Brief 1
Set down word for word the part of the gender champion article starting at "- She also appealed" and ending at "girls and women.".
Brief 2
In the gender champion article, which programme is Faith Nashipae the brains behind?
Brief 3
According to the gender champion article, what does the champion want men and boys involved in? List each aim.

Passage provided
▬▬▬▬▬▬▬▬▬▬
Gender champion calls for male engagement in GBV war
What you need to know:
- Faith Nashipae, who spoke virtually during a CSW67 side event, called on governments to institutionalise male engagement and include it in their policies and national strategic plans.
- She also called on the UN to approve and include International Men's Day and World Day of the Boychild on its calendar.
- She also appealed to the UN to appoint champions for male engagement and inclusion to ensure continuity and support of the gender equality agenda.
A gender champion is pushing for the involvement of men and boys in increasing positive masculinity, ending violence against women and girls, and promoting women's empowerment.
Faith Nashipae, the brains behind Nitasimama Imara Boys' and Men's Programme, wants the United Nations (UN) to fully involve men and boys in gender equality campaigns, saying they hold the key to its realisation and ending violence against girls and women.
Ms Nashipae, who spoke virtually during a side event at the concluded CSW67, called on governments to institutionalise male engagement and include it in their policies and national strategic plans.
▬▬▬▬▬▬▬▬▬▬
Data records
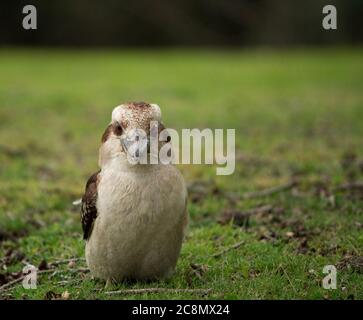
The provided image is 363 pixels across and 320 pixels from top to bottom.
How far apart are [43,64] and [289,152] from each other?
12.8m

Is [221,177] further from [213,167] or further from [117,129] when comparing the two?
[117,129]

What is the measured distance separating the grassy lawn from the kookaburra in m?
0.25

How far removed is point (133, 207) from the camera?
5551 mm

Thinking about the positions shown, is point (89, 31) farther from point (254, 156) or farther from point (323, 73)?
point (254, 156)

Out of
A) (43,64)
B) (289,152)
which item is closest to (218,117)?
(289,152)

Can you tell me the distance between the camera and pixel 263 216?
7.80 m

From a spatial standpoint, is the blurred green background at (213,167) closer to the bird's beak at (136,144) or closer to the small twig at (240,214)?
the small twig at (240,214)

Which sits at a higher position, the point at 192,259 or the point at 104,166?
the point at 104,166

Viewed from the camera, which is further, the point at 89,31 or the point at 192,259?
the point at 89,31

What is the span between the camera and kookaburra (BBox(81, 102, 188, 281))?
5.53 m

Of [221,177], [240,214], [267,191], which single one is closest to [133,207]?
[240,214]

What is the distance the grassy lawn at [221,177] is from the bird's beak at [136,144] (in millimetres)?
1057

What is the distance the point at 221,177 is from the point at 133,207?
3.93 m

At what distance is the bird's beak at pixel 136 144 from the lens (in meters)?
5.34
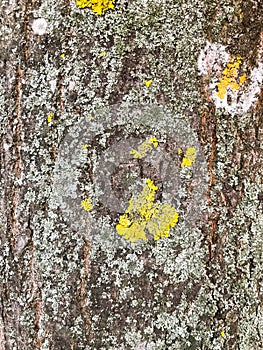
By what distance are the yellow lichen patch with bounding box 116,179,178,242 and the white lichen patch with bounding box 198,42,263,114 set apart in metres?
0.20

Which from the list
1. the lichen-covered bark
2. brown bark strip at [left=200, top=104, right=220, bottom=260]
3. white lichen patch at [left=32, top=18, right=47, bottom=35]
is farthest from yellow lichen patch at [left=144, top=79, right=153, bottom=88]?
white lichen patch at [left=32, top=18, right=47, bottom=35]

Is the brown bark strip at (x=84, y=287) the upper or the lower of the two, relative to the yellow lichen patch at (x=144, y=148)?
lower

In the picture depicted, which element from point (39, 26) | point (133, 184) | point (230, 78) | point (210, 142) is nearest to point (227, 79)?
point (230, 78)

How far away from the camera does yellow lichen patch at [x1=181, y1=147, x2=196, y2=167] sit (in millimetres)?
877

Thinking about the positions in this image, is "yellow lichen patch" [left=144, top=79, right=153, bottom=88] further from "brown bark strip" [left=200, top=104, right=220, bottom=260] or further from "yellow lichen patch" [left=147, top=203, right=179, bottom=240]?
"yellow lichen patch" [left=147, top=203, right=179, bottom=240]

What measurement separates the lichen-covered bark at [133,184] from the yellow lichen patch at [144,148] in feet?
0.04

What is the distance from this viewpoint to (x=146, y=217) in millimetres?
875

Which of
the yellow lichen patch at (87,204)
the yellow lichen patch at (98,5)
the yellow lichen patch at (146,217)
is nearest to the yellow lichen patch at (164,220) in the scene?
the yellow lichen patch at (146,217)

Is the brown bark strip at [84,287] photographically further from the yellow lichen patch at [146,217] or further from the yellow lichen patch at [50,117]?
the yellow lichen patch at [50,117]

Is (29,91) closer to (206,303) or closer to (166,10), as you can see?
(166,10)

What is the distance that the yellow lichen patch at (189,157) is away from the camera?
0.88m

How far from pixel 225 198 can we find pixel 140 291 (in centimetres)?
23

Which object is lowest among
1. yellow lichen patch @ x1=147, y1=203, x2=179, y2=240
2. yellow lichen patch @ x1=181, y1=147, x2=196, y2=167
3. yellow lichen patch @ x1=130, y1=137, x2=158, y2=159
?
yellow lichen patch @ x1=147, y1=203, x2=179, y2=240

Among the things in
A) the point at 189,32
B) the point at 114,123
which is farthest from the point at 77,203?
the point at 189,32
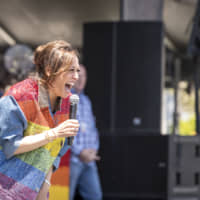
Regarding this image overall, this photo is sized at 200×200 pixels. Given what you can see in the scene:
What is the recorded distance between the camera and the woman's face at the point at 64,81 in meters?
1.28

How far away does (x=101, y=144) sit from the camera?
11.8ft

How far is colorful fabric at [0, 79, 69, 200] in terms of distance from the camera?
3.84 feet

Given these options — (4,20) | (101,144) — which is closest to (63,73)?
(101,144)

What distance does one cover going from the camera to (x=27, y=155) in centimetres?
121

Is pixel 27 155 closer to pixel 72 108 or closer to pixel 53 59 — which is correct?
pixel 72 108

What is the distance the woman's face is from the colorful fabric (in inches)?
1.7

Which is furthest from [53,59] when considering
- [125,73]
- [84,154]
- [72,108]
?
[125,73]

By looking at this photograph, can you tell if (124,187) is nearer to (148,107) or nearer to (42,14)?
(148,107)

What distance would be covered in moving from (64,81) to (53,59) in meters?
0.09

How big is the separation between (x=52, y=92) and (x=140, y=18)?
118 inches

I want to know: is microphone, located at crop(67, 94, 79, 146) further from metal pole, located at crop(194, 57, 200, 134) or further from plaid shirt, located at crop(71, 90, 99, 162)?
metal pole, located at crop(194, 57, 200, 134)

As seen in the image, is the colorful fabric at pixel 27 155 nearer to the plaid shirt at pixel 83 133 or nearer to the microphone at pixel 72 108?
the microphone at pixel 72 108

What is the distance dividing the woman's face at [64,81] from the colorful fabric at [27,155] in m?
0.04

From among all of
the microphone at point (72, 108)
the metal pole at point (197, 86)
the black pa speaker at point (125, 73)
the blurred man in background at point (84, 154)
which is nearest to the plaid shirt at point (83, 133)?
the blurred man in background at point (84, 154)
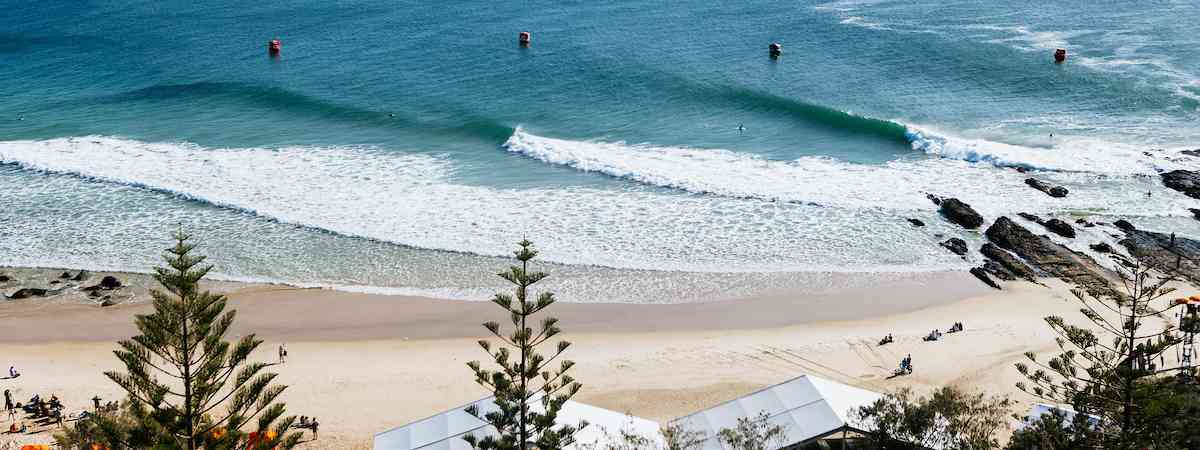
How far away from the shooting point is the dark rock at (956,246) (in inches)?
1190

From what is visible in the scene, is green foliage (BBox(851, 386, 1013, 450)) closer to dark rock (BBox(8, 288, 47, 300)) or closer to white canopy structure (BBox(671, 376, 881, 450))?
white canopy structure (BBox(671, 376, 881, 450))

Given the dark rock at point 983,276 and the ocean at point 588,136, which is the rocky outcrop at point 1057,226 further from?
the dark rock at point 983,276

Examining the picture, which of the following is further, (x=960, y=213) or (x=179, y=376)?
(x=960, y=213)

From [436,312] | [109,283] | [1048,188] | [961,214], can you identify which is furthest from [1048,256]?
[109,283]

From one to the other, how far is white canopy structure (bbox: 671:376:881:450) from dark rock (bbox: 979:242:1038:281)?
11.3m

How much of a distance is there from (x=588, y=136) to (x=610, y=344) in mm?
18517

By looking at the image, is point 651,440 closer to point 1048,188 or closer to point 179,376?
point 179,376

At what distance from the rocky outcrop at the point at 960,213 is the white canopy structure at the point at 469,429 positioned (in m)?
17.2

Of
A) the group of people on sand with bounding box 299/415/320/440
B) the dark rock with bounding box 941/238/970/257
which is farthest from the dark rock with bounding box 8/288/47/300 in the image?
the dark rock with bounding box 941/238/970/257

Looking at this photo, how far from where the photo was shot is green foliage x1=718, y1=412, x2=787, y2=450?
54.4ft

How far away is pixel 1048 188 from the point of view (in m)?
35.3

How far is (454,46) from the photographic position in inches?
2170

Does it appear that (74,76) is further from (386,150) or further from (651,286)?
(651,286)

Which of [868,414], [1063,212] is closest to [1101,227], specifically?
[1063,212]
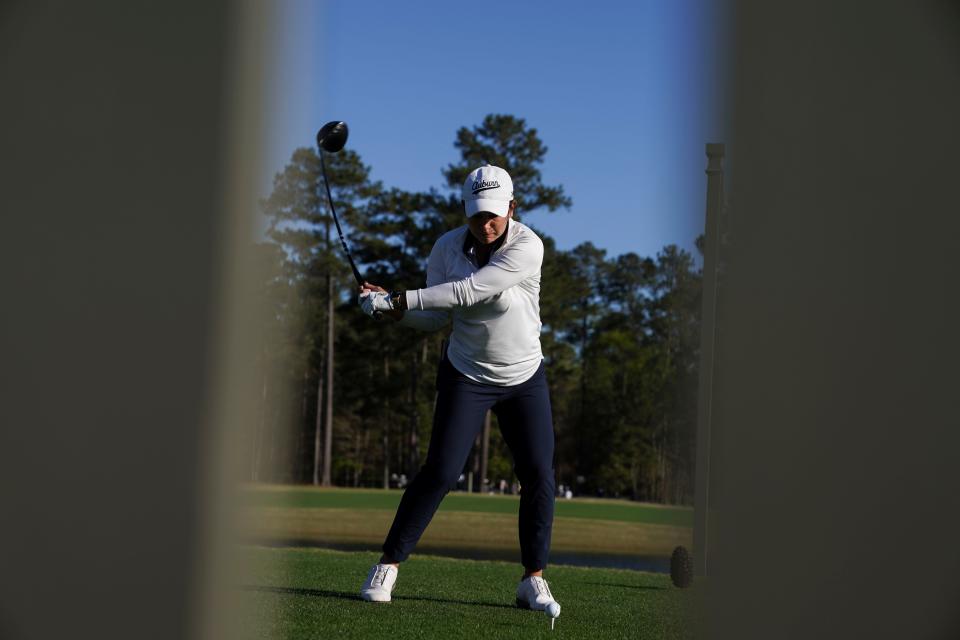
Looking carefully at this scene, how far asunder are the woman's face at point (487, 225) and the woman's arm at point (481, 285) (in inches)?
3.0

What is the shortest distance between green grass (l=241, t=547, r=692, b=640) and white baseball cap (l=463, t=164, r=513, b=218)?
4.03ft

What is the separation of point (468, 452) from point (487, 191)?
849mm

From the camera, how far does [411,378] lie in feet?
106

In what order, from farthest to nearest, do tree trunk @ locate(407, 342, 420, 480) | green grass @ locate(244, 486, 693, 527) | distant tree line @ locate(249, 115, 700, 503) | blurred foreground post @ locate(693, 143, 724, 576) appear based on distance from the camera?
tree trunk @ locate(407, 342, 420, 480) < distant tree line @ locate(249, 115, 700, 503) < green grass @ locate(244, 486, 693, 527) < blurred foreground post @ locate(693, 143, 724, 576)

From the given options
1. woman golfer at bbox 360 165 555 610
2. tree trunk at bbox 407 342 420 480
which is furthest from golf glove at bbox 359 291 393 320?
tree trunk at bbox 407 342 420 480

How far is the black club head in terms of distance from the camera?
3357 millimetres

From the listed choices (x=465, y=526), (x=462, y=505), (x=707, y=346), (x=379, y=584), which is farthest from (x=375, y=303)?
(x=462, y=505)

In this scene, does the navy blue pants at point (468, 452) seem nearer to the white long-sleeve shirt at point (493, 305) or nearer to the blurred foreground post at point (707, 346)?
the white long-sleeve shirt at point (493, 305)

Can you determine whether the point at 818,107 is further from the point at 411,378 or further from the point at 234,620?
the point at 411,378

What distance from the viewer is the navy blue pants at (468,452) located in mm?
3193

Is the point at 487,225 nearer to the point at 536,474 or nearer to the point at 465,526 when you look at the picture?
the point at 536,474

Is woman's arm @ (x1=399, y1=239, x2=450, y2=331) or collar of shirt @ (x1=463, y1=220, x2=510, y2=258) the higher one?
collar of shirt @ (x1=463, y1=220, x2=510, y2=258)

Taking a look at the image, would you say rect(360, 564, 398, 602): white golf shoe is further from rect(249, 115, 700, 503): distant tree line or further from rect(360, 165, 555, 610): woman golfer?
rect(249, 115, 700, 503): distant tree line

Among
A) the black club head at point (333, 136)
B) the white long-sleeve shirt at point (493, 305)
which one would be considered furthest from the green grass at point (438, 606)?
the black club head at point (333, 136)
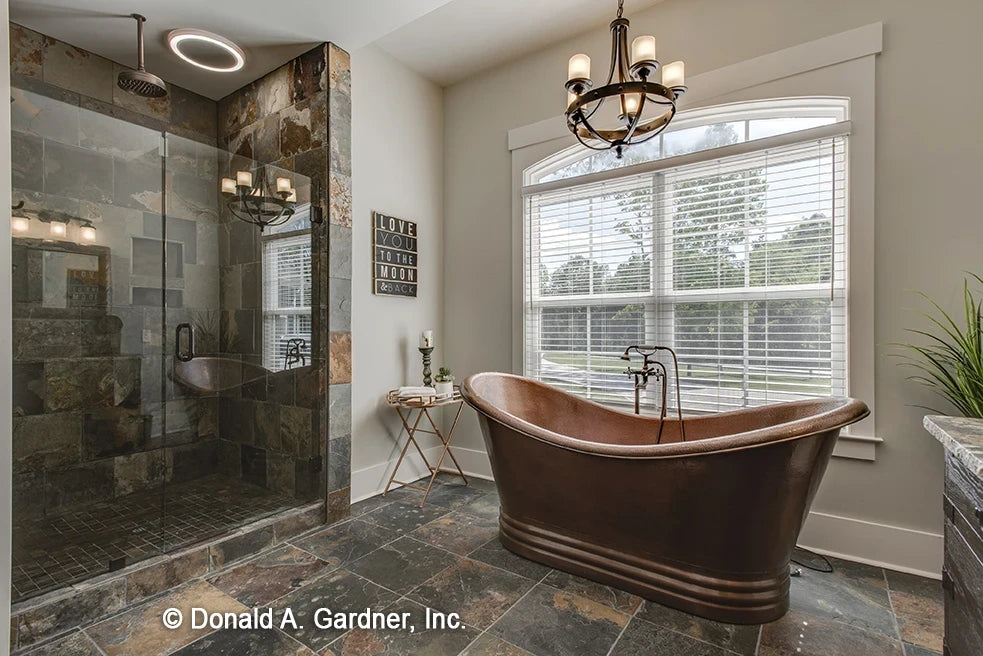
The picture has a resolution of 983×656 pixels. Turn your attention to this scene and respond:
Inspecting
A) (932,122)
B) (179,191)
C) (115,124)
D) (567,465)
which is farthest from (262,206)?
(932,122)

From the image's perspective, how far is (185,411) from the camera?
2.38 metres

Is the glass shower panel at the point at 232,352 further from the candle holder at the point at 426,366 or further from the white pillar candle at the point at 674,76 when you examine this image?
the white pillar candle at the point at 674,76

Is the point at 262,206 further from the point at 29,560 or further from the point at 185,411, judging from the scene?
the point at 29,560

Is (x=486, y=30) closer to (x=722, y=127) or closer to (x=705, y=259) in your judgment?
(x=722, y=127)

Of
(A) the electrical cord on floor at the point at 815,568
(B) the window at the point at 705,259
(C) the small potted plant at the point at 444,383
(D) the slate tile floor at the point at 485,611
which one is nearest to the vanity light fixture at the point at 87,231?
(D) the slate tile floor at the point at 485,611

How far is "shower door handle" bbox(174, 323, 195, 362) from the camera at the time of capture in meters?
2.33

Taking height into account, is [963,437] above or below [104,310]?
below

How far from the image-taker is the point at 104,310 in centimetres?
217

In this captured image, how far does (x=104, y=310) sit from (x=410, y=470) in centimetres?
208

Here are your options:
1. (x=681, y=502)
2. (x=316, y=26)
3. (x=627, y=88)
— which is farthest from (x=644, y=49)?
(x=316, y=26)

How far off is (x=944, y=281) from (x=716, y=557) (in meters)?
1.65

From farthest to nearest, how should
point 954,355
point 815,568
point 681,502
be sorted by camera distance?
point 815,568
point 954,355
point 681,502

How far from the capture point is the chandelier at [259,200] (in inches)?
101

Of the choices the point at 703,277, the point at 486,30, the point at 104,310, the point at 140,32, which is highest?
the point at 486,30
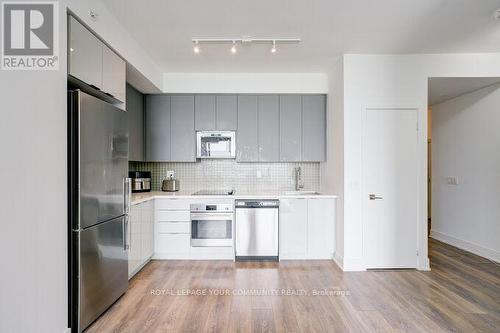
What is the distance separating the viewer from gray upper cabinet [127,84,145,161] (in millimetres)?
3764

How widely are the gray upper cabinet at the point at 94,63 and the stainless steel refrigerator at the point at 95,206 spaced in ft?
0.71

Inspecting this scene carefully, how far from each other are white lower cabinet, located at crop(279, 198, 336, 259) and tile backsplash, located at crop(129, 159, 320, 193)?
0.73m

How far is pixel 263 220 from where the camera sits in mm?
3816

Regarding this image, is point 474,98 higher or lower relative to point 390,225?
higher

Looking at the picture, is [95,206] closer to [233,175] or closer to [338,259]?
[233,175]

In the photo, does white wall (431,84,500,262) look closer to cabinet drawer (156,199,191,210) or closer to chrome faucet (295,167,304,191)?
chrome faucet (295,167,304,191)

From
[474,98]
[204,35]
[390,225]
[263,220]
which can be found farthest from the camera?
[474,98]

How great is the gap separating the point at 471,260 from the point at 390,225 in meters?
1.41

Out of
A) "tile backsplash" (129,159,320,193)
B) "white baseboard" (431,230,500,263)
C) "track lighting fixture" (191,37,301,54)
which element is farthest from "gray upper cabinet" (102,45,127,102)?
"white baseboard" (431,230,500,263)

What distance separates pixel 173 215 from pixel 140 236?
58cm

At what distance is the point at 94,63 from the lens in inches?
91.7

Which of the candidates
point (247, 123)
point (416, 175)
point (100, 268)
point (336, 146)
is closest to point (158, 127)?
point (247, 123)
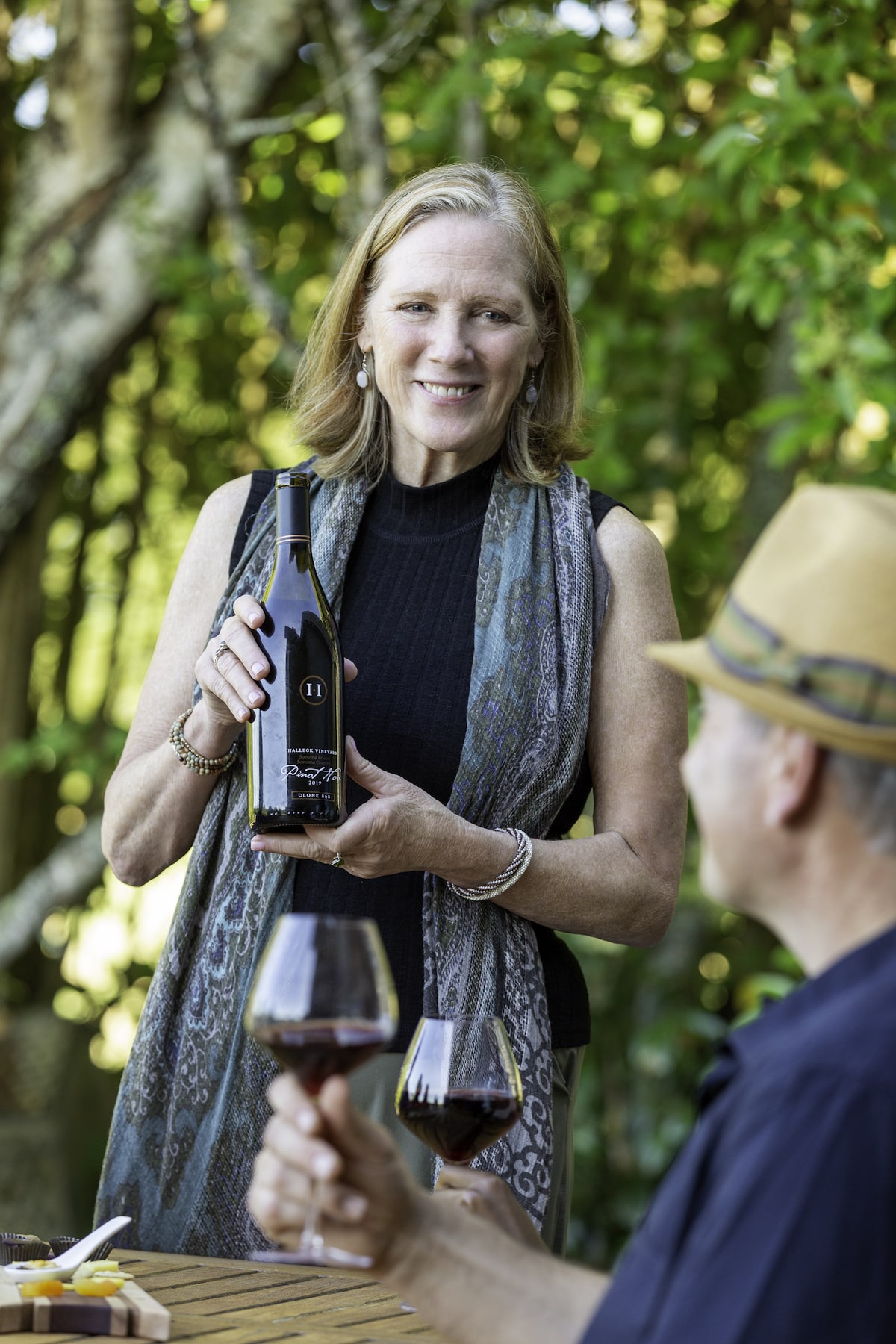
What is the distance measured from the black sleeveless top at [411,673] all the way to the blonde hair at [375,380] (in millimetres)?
71

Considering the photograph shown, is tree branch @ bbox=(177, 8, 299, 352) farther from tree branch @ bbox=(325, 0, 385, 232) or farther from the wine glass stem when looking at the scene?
the wine glass stem

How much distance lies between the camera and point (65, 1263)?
61.6 inches

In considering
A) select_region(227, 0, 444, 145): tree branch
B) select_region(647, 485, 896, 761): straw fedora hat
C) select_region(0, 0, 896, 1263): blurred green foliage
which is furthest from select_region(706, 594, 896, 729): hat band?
▬▬▬▬▬▬▬▬▬▬
Task response 1
- She also appealed to the UN to appoint champions for male engagement and inclusion to ensure continuity and support of the gender equality agenda.
A gender champion is pushing for the involvement of men and boys in increasing positive masculinity, ending violence against women and girls, and promoting women's empowerment.
Faith Nashipae, the brains behind Nitasimama Imara Boys' and Men's Programme, wants the United Nations (UN) to fully involve men and boys in gender equality campaigns, saying they hold the key to its realisation and ending violence against girls and women.

Task response 2
Nitasimama Imara Boys' and Men's Programme

Task response 3
- Increasing positive masculinity
- Ending violence against women and girls
- Promoting women's empowerment